OPEC has a full plate when it convenes for it meeting in Vienna on Tuesday. While there is little indication that OPEC will make any dramatic moves, "There is little good news from oil-producing countries," said James Williams, an economist at WTRG Economics. Thus, "the market concern is not over current supply, but over the inability to cover any supply interruptions."

In recent weeks, various members of OPEC have assured the markets that they will cover any shortfalls. Still, supply uncertainty remains, and it is likely to be accompanied by continuing high prices.

The base metals were wildly mixed on Friday. Copper, which was marginally lower on Thursday, rebounded strongly, rising by more than three cents to $2.2495/lb. Nickel rocketed upward, gaining 21½ cents, to $6.8818/lb. Zinc fell, however, dropping below the $1.00 mark and ending at $0.9993/lb., down eight-tenths of a cent. Aluminum traded up strongly for most of the day but then backed off, nevertheless adding just over a penny, to $1.122/lb., while lead nosedived in the early morning hours and never recovered, shedding 4¼ cents, to $0.5896/lb.
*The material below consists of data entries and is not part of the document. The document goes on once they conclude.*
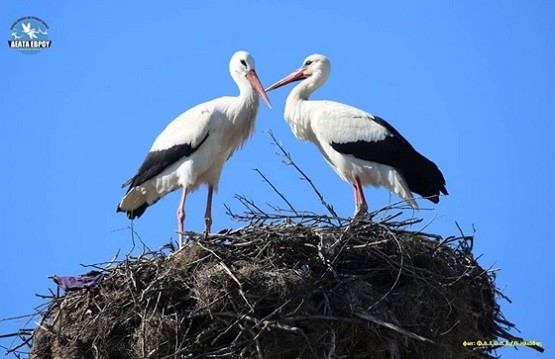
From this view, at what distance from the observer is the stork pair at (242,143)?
11.7 metres

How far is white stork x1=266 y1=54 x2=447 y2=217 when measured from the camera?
39.4 feet

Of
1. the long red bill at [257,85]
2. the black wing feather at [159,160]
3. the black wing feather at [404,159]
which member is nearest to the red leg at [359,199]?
the black wing feather at [404,159]

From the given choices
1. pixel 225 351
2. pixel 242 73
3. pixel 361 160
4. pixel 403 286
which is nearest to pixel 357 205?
pixel 361 160


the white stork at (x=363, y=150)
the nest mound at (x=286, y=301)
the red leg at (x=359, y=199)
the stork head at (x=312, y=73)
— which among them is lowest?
the nest mound at (x=286, y=301)

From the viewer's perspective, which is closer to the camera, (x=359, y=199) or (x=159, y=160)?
(x=159, y=160)

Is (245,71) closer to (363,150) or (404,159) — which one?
(363,150)

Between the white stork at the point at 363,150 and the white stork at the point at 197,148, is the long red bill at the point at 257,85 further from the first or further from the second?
the white stork at the point at 363,150

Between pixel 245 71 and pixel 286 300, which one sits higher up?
pixel 245 71

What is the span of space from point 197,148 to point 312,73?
2067 mm

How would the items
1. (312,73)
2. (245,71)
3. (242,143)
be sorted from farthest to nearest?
1. (312,73)
2. (245,71)
3. (242,143)

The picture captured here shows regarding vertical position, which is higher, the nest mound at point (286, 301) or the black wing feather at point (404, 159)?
the black wing feather at point (404, 159)

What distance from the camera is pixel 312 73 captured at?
43.5 ft

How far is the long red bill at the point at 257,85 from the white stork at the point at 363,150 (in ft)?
2.41

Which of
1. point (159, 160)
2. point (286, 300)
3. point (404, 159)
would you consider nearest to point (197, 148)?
point (159, 160)
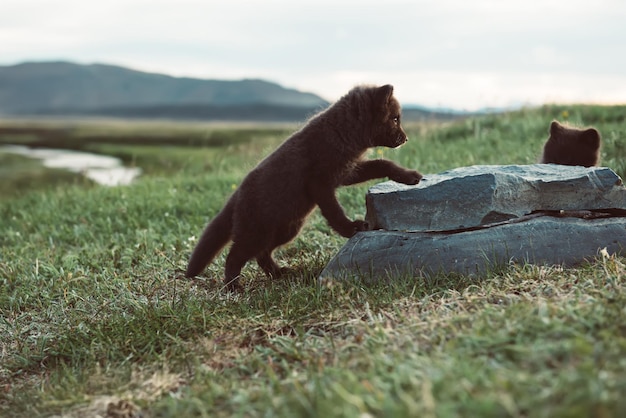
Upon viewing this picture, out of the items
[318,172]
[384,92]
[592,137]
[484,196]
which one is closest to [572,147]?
[592,137]

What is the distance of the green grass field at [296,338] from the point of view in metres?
2.88

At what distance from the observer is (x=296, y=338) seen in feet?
13.7

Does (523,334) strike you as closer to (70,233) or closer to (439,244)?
(439,244)

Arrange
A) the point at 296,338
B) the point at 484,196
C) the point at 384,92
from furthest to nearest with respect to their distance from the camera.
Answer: the point at 484,196 < the point at 384,92 < the point at 296,338

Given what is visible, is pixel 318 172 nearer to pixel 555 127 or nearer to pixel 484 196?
pixel 484 196

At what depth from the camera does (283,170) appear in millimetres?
5309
Today, we wrap up our look, begun last week, at some of the factors driving the base metals boom.

Let's consider the forward curves. The futures market, and over-the-counter forward market, allow for buying and selling of physical metal out into the future, at a price fixed today. Normally, base metals forward curves are "backwardated," an awkward term that simply means the farther out in time you go, the lower the price.

This can be confusing when brokers call for a rising price, then set a future price that is lower than today's. But in actuality, this smoothes things out overall, because unless there's an immediate emergency need, buyers can plan to stock up and hold when prices are lower. Thus future prices are higher than spot only when there's real scarcity envisioned, and the further out on the curve you go, the more prices revert to an average level.

Today, we're in a historically unusual situation. While future prices are still backwardated, they are not shifting back toward the average as they did in the past. They are moving upward in tandem with spot. Which in turn buoys the spot price. And so on.

Yet another indication that base metals prices, like those for other commodities, seldom do what they do for no good reason.

That's what's happening . . . Until tomorrow!